• _Provided records_
┌──
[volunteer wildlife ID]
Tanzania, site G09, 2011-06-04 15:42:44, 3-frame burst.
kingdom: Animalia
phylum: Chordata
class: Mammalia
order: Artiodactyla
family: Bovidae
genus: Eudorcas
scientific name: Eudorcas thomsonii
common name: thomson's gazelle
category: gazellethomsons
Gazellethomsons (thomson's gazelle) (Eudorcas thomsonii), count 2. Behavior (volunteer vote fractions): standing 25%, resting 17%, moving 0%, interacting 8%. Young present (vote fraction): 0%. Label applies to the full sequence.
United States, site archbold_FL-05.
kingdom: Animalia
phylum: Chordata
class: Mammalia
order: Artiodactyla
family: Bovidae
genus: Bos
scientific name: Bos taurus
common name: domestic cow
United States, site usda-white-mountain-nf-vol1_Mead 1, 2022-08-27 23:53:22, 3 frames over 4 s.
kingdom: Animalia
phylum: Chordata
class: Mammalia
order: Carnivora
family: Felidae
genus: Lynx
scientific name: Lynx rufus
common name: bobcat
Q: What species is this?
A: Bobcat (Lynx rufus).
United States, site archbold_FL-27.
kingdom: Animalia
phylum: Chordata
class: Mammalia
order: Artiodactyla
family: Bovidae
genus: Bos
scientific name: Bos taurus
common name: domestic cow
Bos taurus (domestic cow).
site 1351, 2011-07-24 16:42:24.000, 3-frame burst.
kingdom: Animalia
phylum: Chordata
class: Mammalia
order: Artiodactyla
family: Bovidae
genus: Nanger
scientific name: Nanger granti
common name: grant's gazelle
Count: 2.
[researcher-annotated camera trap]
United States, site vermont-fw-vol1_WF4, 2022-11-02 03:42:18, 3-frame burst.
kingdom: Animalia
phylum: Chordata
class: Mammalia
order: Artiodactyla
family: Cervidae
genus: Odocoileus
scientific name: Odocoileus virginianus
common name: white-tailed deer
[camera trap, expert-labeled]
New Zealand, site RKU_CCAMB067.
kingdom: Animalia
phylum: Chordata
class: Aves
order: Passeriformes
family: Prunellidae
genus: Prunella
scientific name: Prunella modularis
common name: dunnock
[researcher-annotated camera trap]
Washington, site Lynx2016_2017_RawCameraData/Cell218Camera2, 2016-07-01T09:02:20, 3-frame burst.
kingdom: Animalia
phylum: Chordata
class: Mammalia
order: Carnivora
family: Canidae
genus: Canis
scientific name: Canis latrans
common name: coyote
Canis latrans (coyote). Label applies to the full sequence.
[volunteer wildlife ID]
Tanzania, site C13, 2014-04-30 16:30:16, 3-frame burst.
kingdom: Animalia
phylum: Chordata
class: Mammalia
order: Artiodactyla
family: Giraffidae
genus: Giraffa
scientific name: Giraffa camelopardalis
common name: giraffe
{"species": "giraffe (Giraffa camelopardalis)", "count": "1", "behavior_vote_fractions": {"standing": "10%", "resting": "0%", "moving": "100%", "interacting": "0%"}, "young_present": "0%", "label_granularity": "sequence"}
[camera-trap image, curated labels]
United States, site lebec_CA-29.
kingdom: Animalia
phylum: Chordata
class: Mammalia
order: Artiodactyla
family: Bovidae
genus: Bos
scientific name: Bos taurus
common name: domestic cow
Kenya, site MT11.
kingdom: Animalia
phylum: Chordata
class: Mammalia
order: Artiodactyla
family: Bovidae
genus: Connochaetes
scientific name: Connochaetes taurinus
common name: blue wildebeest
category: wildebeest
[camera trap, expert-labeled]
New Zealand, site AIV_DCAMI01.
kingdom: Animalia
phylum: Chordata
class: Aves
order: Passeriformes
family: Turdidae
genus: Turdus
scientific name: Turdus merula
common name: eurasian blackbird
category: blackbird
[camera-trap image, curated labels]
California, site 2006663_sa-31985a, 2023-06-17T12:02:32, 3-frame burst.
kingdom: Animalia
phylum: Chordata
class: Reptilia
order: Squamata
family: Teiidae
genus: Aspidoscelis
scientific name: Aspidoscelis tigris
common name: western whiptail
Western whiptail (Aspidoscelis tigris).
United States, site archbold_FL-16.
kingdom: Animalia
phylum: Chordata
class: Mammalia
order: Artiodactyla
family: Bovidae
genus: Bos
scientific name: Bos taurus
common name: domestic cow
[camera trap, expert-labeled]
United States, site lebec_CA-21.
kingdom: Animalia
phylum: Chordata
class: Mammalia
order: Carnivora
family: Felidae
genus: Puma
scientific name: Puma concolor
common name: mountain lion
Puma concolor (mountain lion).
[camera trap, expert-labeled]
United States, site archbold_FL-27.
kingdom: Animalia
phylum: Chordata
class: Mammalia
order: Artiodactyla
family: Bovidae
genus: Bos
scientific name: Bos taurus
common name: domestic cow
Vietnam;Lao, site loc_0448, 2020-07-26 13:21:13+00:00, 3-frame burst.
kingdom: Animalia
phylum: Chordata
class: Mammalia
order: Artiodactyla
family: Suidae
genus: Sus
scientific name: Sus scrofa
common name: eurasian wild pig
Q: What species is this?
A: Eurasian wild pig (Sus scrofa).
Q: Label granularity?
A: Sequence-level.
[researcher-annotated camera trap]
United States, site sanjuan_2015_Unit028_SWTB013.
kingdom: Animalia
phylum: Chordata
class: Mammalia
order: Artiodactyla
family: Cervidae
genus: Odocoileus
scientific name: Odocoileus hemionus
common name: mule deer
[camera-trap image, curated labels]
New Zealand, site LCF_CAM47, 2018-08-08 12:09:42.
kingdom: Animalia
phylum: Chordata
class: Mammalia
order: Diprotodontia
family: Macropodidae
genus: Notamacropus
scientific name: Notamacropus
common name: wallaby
└──
• _Exercise_
May I have all of the records repeated exactly?

• _Completed task_
[volunteer wildlife ID]
Tanzania, site G09, 2011-06-04 15:42:44, 3-frame burst.
kingdom: Animalia
phylum: Chordata
class: Mammalia
order: Artiodactyla
family: Bovidae
genus: Eudorcas
scientific name: Eudorcas thomsonii
common name: thomson's gazelle
category: gazellethomsons
Gazellethomsons (thomson's gazelle) (Eudorcas thomsonii), count 2. Behavior (volunteer vote fractions): standing 25%, resting 17%, moving 0%, interacting 8%. Young present (vote fraction): 0%. Label applies to the full sequence.
United States, site archbold_FL-05.
kingdom: Animalia
phylum: Chordata
class: Mammalia
order: Artiodactyla
family: Bovidae
genus: Bos
scientific name: Bos taurus
common name: domestic cow
United States, site usda-white-mountain-nf-vol1_Mead 1, 2022-08-27 23:53:22, 3 frames over 4 s.
kingdom: Animalia
phylum: Chordata
class: Mammalia
order: Carnivora
family: Felidae
genus: Lynx
scientific name: Lynx rufus
common name: bobcat
Q: What species is this?
A: Bobcat (Lynx rufus).
United States, site archbold_FL-27.
kingdom: Animalia
phylum: Chordata
class: Mammalia
order: Artiodactyla
family: Bovidae
genus: Bos
scientific name: Bos taurus
common name: domestic cow
Bos taurus (domestic cow).
site 1351, 2011-07-24 16:42:24.000, 3-frame burst.
kingdom: Animalia
phylum: Chordata
class: Mammalia
order: Artiodactyla
family: Bovidae
genus: Nanger
scientific name: Nanger granti
common name: grant's gazelle
Count: 2.
[researcher-annotated camera trap]
United States, site vermont-fw-vol1_WF4, 2022-11-02 03:42:18, 3-frame burst.
kingdom: Animalia
phylum: Chordata
class: Mammalia
order: Artiodactyla
family: Cervidae
genus: Odocoileus
scientific name: Odocoileus virginianus
common name: white-tailed deer
[camera trap, expert-labeled]
New Zealand, site RKU_CCAMB067.
kingdom: Animalia
phylum: Chordata
class: Aves
order: Passeriformes
family: Prunellidae
genus: Prunella
scientific name: Prunella modularis
common name: dunnock
[researcher-annotated camera trap]
Washington, site Lynx2016_2017_RawCameraData/Cell218Camera2, 2016-07-01T09:02:20, 3-frame burst.
kingdom: Animalia
phylum: Chordata
class: Mammalia
order: Carnivora
family: Canidae
genus: Canis
scientific name: Canis latrans
common name: coyote
Canis latrans (coyote). Label applies to the full sequence.
[volunteer wildlife ID]
Tanzania, site C13, 2014-04-30 16:30:16, 3-frame burst.
kingdom: Animalia
phylum: Chordata
class: Mammalia
order: Artiodactyla
family: Giraffidae
genus: Giraffa
scientific name: Giraffa camelopardalis
common name: giraffe
{"species": "giraffe (Giraffa camelopardalis)", "count": "1", "behavior_vote_fractions": {"standing": "10%", "resting": "0%", "moving": "100%", "interacting": "0%"}, "young_present": "0%", "label_granularity": "sequence"}
[camera-trap image, curated labels]
United States, site lebec_CA-29.
kingdom: Animalia
phylum: Chordata
class: Mammalia
order: Artiodactyla
family: Bovidae
genus: Bos
scientific name: Bos taurus
common name: domestic cow
Kenya, site MT11.
kingdom: Animalia
phylum: Chordata
class: Mammalia
order: Artiodactyla
family: Bovidae
genus: Connochaetes
scientific name: Connochaetes taurinus
common name: blue wildebeest
category: wildebeest
[camera trap, expert-labeled]
New Zealand, site AIV_DCAMI01.
kingdom: Animalia
phylum: Chordata
class: Aves
order: Passeriformes
family: Turdidae
genus: Turdus
scientific name: Turdus merula
common name: eurasian blackbird
category: blackbird
[camera-trap image, curated labels]
California, site 2006663_sa-31985a, 2023-06-17T12:02:32, 3-frame burst.
kingdom: Animalia
phylum: Chordata
class: Reptilia
order: Squamata
family: Teiidae
genus: Aspidoscelis
scientific name: Aspidoscelis tigris
common name: western whiptail
Western whiptail (Aspidoscelis tigris).
United States, site archbold_FL-16.
kingdom: Animalia
phylum: Chordata
class: Mammalia
order: Artiodactyla
family: Bovidae
genus: Bos
scientific name: Bos taurus
common name: domestic cow
[camera trap, expert-labeled]
United States, site lebec_CA-21.
kingdom: Animalia
phylum: Chordata
class: Mammalia
order: Carnivora
family: Felidae
genus: Puma
scientific name: Puma concolor
common name: mountain lion
Puma concolor (mountain lion).
[camera trap, expert-labeled]
United States, site archbold_FL-27.
kingdom: Animalia
phylum: Chordata
class: Mammalia
order: Artiodactyla
family: Bovidae
genus: Bos
scientific name: Bos taurus
common name: domestic cow
Vietnam;Lao, site loc_0448, 2020-07-26 13:21:13+00:00, 3-frame burst.
kingdom: Animalia
phylum: Chordata
class: Mammalia
order: Artiodactyla
family: Suidae
genus: Sus
scientific name: Sus scrofa
common name: eurasian wild pig
Q: What species is this?
A: Eurasian wild pig (Sus scrofa).
Q: Label granularity?
A: Sequence-level.
[researcher-annotated camera trap]
United States, site sanjuan_2015_Unit028_SWTB013.
kingdom: Animalia
phylum: Chordata
class: Mammalia
order: Artiodactyla
family: Cervidae
genus: Odocoileus
scientific name: Odocoileus hemionus
common name: mule deer
[camera-trap image, curated labels]
New Zealand, site LCF_CAM47, 2018-08-08 12:09:42.
kingdom: Animalia
phylum: Chordata
class: Mammalia
order: Diprotodontia
family: Macropodidae
genus: Notamacropus
scientific name: Notamacropus
common name: wallaby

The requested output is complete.